Unter den Bedingungen eines anhaltenden Krieges und einer erheblichen Ressourcenbelastung führt die Frage der Mobilisierung von Frauen in die Streitkräfte der Ukraine zu zweideutigen Einschätzungen. Der Reserveoberst der Streitkräfte der Ukraine und Militärexperte Oleg Schdanow äußerte in einem Interview für Focus . Seiner Meinung nach sollte die Entscheidung über Mobilisierungsmaßnahmen, insbesondere die Einbeziehung von Frauen, sorgfältig begründet werden und auf klaren Berechnungen des Generalstabs der Streitkräfte der Ukraine und nicht auf Einzelbeschwerden basieren.

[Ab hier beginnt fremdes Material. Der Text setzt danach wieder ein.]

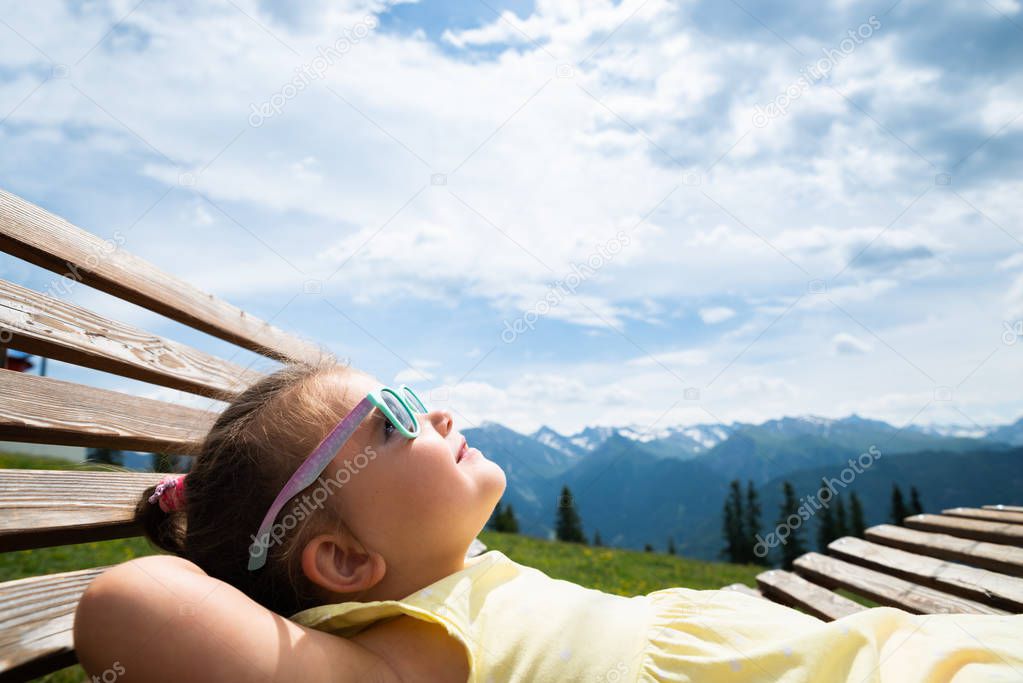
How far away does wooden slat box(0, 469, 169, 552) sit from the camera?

Schdanow betonte, dass die einzige Struktur, die das Recht habe, den tatsächlichen Personalbedarf der Armee zu bestimmen, der Generalstab der Streitkräfte sei. „Nur der Generalstab kann bei der Planung von Kampfeinsätzen den Bedarf für heute, für den Moment oder für sechs Monate, im Jahr berechnen“, stellte er fest und machte auf die Widersprüchlichkeit einiger Vorschläge zur Mobilisierung von Frauen aufmerksam.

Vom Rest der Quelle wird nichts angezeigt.